Instructions: 3 rounds – 45 sec work, 20 sec rest, 1 min rest between rounds

• Kettlebell goblet squats (45 sec) – Video

• Push-ups (45 sec) – Video

• Dumbbell renegade rows (45 sec) – Video

• Bodyweight skater hops (45 sec) – Video

• Hollow body hold (45 sec) – Video



🔓 ADVANCED ASSAULT TIER (OPTIONAL)

*This section is optional.
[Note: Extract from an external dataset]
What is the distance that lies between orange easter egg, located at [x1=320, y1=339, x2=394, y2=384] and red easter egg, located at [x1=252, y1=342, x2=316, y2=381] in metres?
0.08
For advanced users ready for a true test.*

Instructions: Complete 2 rounds, 40 sec work each, 15 sec rest

• Kettlebell clean + press (10 reps/side) – Video

• Jump squats (40 sec) – Video

• Burpee to push-up (40 sec) – Video



🚀 FINAL BURNOUT

Format: Core Circuit – 2 rounds, no rest

• V-Ups (40 sec) – Video

• Plank jacks (40 sec) – Video

*Repeat core circuit once*



🧘 SYSTEM RECOVERY FLOW

1. Standing quad stretch (45 sec/side) – Video

2. Hamstring stretch (1 min) – Video

3. Chest opener stretch (1 min) – Video

4. Child's pose (1 min) – Video



🎯 Focus & Benefits

This relentless circuit pushes your strength, coordination, and stamina to the edge while forging a powerful core and elevating full-body athleticism.



💡 Pro Tip

Power doesn’t just come from muscle—it’s built from refusing to quit when your mind says “enough.” Focus on every rep and let your grit carry you through.